Veracode scan raises couple of flaws. [159160314]

Fixed

Bug

Status Update

No update yet.

Description

ra...@gmail.com

created issue #1

Jun 17, 2020 08:22AM

Artifact used (ex. androidx.appcompat:appcompat:1.0.0-alpha1):
Version used:
Theme used:
Devices/Android versions reproduced on:

Following two flaws(with line number)/complaining by veracode

https://android.googlesource.com/platform/frameworks/data-binding/+/master/extensions/baseAdapters/src/main/java/android/databinding/adapters/TabHostBindingAdapter.java#4

Attack Vector: span.neq

Number of Modules Affected: 1

Description: Using '!=' to compare two strings for inequality actually compares the object references rather than their values. It is unlikely that this reflects the intended application logic.

Remediation: Use the equals() method to compare strings, not the '!=' operator.

https://android.googlesource.com/platform/frameworks/support/+/refs/heads/androidx-recyclerview-release/biometric/src/main/java/androidx/biometric/DeviceCredentialHandlerActivity.java#37

Attack Vector: DeviceCredentialHandlerActivity

Number of Modules Affected: 1

Description: The component DeviceCredentialHandlerActivity as configured in AndroidManifest.xml is exported with no permission(s) set which increases the application's attack surface and possibly allows for injection or stealing of app data.

Remediation: The component's exported attribute in AndroidManifest.xml should be set explicitly to false, if possible. If it must be exported, then permissions should be used to ensure the app is used in the intended manner. This permission may be specific to the attribute or applied globally to the manifest's application element.

Comments

ow...@google.com <ow...@google.com> #2Jun 17, 2020 03:24PM

Assigned to mo...@google.com.

DeviceCredentialHandlerActivity has been removed in the latest version of biometric, to be released June 24 2020, as part of a refactor.

There is a mismatch between TabHostBindingAdapter.setCurrentTabTag using != and TabHost.setCurrentTabByTag using .equals().

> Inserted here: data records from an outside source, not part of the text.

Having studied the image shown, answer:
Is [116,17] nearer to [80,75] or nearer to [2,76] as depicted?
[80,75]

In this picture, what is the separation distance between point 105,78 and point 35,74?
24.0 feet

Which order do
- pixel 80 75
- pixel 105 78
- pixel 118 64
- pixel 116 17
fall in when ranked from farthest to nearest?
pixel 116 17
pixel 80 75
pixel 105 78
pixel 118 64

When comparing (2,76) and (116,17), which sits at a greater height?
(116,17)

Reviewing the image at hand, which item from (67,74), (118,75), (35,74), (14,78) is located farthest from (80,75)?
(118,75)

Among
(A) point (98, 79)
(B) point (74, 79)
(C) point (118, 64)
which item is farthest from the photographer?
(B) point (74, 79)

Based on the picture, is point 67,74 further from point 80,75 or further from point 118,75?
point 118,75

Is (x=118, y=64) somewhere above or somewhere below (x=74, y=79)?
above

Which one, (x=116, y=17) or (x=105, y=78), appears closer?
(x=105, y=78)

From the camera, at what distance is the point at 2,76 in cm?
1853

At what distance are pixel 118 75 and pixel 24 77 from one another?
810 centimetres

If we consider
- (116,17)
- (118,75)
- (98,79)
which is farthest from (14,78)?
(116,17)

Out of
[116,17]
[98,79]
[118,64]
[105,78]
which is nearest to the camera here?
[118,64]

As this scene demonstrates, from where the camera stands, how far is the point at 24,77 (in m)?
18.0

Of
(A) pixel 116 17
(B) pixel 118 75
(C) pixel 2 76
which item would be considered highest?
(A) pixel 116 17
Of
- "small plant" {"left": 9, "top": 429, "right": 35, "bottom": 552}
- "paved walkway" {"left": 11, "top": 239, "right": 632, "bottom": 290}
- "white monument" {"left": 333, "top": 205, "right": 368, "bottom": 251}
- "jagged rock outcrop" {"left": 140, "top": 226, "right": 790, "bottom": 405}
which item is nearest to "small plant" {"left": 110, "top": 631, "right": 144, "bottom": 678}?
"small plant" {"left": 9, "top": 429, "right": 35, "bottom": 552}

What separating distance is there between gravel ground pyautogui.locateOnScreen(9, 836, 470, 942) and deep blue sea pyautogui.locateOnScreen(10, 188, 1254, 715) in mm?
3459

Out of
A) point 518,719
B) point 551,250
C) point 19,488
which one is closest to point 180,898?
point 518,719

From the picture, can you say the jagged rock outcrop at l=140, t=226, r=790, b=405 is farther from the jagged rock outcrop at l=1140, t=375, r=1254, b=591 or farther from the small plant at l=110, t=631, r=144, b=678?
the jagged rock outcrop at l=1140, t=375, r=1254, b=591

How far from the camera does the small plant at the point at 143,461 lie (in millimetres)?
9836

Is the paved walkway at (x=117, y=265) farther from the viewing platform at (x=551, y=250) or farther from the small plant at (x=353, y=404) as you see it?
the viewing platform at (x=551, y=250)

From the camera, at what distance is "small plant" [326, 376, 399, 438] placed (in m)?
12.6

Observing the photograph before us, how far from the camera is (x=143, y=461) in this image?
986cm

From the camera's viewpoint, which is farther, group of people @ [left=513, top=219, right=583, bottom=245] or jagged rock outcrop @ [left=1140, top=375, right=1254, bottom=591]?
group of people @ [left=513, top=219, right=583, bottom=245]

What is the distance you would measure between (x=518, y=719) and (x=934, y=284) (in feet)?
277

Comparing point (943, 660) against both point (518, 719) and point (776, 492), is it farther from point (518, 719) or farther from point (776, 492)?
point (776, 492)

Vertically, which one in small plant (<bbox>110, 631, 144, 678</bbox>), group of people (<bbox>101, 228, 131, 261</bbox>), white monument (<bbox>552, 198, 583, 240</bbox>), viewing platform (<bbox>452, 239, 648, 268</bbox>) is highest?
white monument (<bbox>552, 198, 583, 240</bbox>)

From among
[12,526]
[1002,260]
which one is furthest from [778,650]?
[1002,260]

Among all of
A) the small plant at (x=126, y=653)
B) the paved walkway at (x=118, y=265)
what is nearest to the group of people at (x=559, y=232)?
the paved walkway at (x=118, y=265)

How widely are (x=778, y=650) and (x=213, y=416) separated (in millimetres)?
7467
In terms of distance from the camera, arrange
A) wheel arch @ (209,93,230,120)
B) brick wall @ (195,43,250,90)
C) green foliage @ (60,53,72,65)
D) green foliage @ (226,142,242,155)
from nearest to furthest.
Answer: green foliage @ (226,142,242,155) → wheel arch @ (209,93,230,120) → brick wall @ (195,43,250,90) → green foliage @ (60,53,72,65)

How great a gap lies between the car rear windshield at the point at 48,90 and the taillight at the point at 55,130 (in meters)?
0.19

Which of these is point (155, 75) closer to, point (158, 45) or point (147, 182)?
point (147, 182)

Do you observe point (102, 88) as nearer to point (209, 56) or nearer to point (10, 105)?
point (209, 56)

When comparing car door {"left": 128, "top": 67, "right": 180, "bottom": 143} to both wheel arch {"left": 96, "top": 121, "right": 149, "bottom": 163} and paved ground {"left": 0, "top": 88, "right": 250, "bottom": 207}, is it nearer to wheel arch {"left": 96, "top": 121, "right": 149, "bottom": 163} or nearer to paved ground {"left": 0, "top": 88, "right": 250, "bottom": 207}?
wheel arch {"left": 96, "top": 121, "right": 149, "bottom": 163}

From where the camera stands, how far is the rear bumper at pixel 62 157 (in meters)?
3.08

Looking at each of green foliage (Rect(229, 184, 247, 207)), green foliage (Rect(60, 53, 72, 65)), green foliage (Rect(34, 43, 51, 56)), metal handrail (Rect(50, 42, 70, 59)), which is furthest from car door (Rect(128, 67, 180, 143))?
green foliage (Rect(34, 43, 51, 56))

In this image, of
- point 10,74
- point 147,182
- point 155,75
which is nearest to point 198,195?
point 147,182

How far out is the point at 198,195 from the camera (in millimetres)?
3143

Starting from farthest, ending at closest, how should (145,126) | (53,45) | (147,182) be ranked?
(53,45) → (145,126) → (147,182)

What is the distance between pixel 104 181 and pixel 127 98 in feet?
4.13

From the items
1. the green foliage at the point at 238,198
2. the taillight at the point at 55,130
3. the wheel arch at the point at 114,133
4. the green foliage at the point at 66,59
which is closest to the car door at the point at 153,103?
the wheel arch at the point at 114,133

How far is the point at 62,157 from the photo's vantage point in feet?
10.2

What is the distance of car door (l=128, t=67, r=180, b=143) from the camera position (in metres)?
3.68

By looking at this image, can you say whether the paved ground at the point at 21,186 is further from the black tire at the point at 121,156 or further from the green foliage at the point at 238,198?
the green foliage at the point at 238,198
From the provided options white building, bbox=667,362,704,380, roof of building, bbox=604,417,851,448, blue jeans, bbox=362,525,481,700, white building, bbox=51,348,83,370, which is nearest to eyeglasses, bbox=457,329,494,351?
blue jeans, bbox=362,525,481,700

ra...@gmail.com <ra...@gmail.com> #3Jun 18, 2020 03:30AM

Thanks for the timely response, could you please let me know the 2nd point
There is a mismatch between TabHostBindingAdapter.setCurrentTabTag using != and TabHost.setCurrentTabByTag using .equals().

not getting! clear

mo...@google.com <mo...@google.com> #4Jun 19, 2020 05:31PM

It found a bug in the binding adapter. I plan on making a change to fix it.

ra...@gmail.com <ra...@gmail.com> #5Jun 20, 2020 12:54PM

thanks a ton. and is there any time line for the fix release i can get?

mo...@google.com <mo...@google.com> #6Jun 23, 2020 06:50PM

I don't have an answer for when you'll see the fix. But you can implement a fix for yourself by defining the binding adapter in your own code and it will take precedence over the default binding adapter pulled from the data binding library.

mo...@google.com <mo...@google.com> #7Jun 29, 2020 08:38PM

Reassigned to cu...@google.com.

I've completed the TabHostBindingAdapter.java work. Reassigning to Curtis to handle the DeviceCredentialHandlerActivity work.

cu...@google.com <cu...@google.com> #8Jul 7, 2020 10:03PM

Marked as fixed.

Per comment #2, DeviceCredentialHandlerActivity is removed as of androidx.biometric 1.1.0-alpha01. Marking this as resolved.